One of the things I am most proud of is leading a team of outstanding researchers at the Institute of Gerontology (IoG). The Institute is one of the world’s leading gerontological research and teaching centres worldwide. It has been a pleasure to work with such talented people. Together we have considerably strengthened the Institutes’ research and teaching portfolio and increased its international profile.
Do you have professional role models? Who are they and what do you find inspiring about them and their accomplishments?
My PhD supervisor, Professor Albert Hermalin, was an important mentor for me throughout my graduate studies at the Population Studies Center (PSC) at the University of Michigan. He provided me with encouragement and inspiration. My interest in union patterns, fertility, and Costa Rica grew from my association with a project he and Professor Luis Rosero-Bixby of the University of Costa Rica were working on. Because of my association with him, I was given an opportunity to carry out field work in Costa Rica, one of my career highlights. His expertise and guidance was invaluable.
What if any support has most benefited you in your career?
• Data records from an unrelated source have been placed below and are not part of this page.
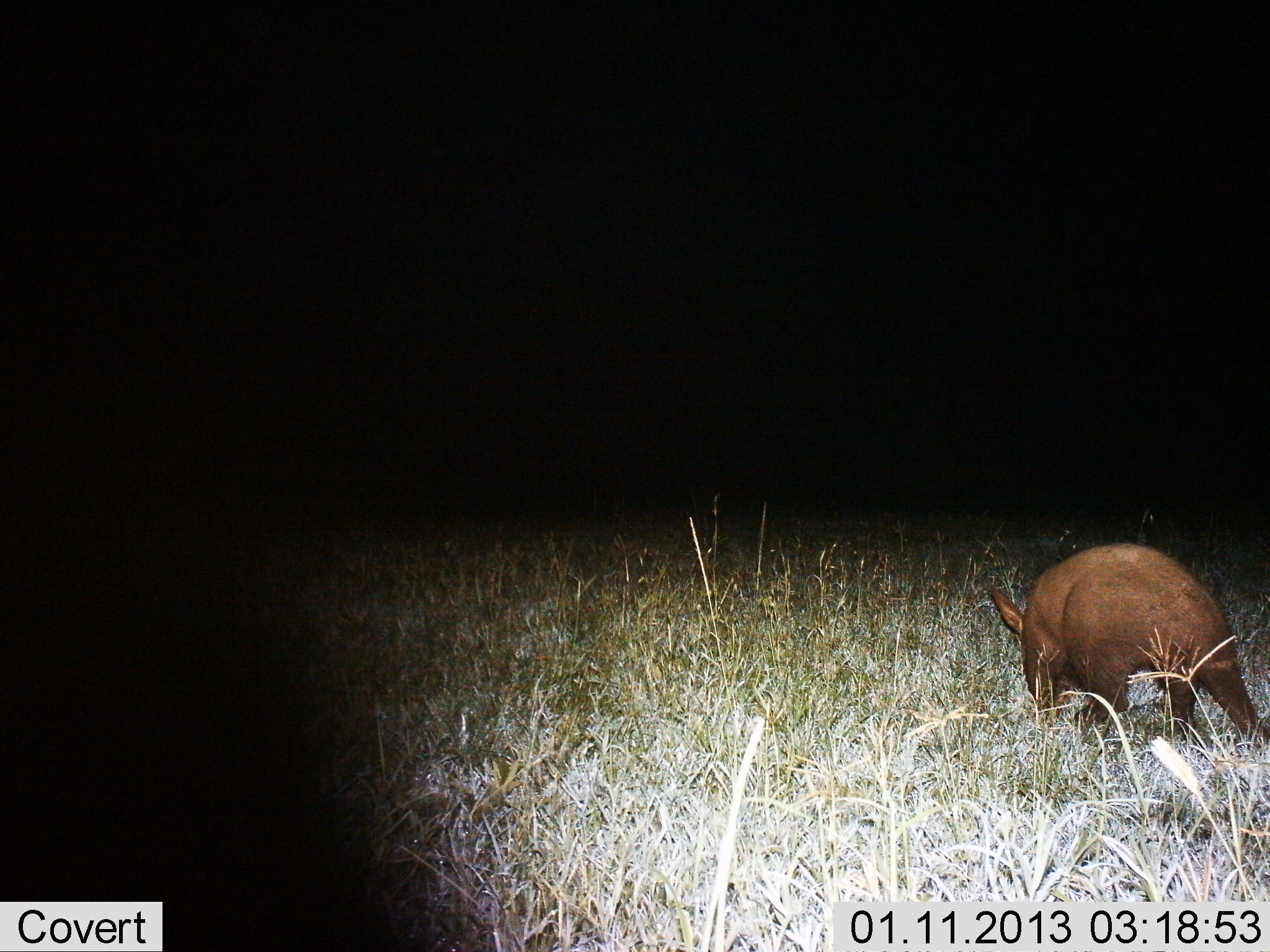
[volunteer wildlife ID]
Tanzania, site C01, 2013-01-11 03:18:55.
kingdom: Animalia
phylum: Chordata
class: Mammalia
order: Tubulidentata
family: Orycteropodidae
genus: Orycteropus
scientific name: Orycteropus afer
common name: aardvark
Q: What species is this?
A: Aardvark (Orycteropus afer).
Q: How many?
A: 1.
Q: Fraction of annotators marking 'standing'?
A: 23%.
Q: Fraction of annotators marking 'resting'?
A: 0%.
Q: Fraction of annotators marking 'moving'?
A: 55%.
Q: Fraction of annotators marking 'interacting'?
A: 0%.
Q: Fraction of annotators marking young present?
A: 0%.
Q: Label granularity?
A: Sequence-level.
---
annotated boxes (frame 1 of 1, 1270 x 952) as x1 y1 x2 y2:
animal: 988 539 1270 750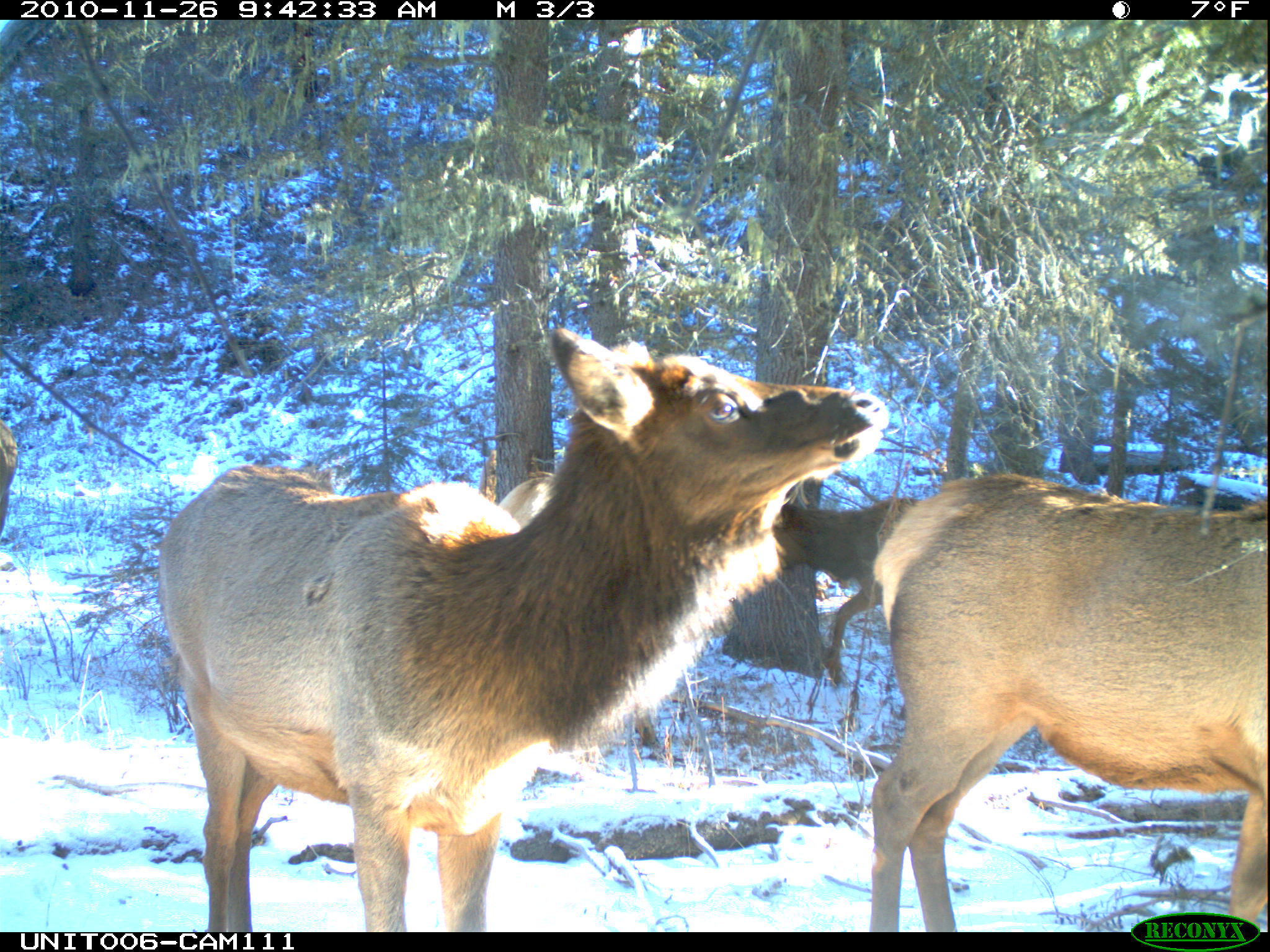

My colleagues in the Institute of Gerontology have been outstandingly supportive. In addition, my husband who is also a professor at King’s, has been a wonderful support. Because he is also an academic he has a very real understanding of the demands of this kind of work.
What do you feel is the most enjoyable/rewarding aspect of your job at King’s?
One of the most rewarding aspects of my job at King’s is the people you get to work with. Both in my own Department (Social Science, Health & Medicine) and through my various roles on School committees, I have had the good fortune to meet some really interesting and bright individuals. The people who are attracted to work at King’s often have strong opinions and are not afraid to say what they think.
How do you balance the various demands of a career in academia: research, teaching/learning, administration?
It is difficult to balance the various demands; some people are much better about being protective of their research time than others. Teaching and administrative tasks can easily take over but it is important to remember you will be a better teacher if you are doing interesting research.
How do you balance an academic career with life outside the workplace?
This is a significant challenge. It is not easy to keep a work life balance but it is critical to do so not only for your own wellbeing but for your family’s. It is also important to maintain interests outside of work as it definitely makes you a nicer person!
What have you learnt from your experiences that you would like to share with others?
It is important to find a group of people that you enjoy working with. A lot of academic work (at least in my field) tends to be collaborative. Once you have established good working relationships, the rewards are considerable. I have built great collaborative working relationships with colleagues in my Department and at other Universities, particularly in Italy, the Netherlands and the U.S.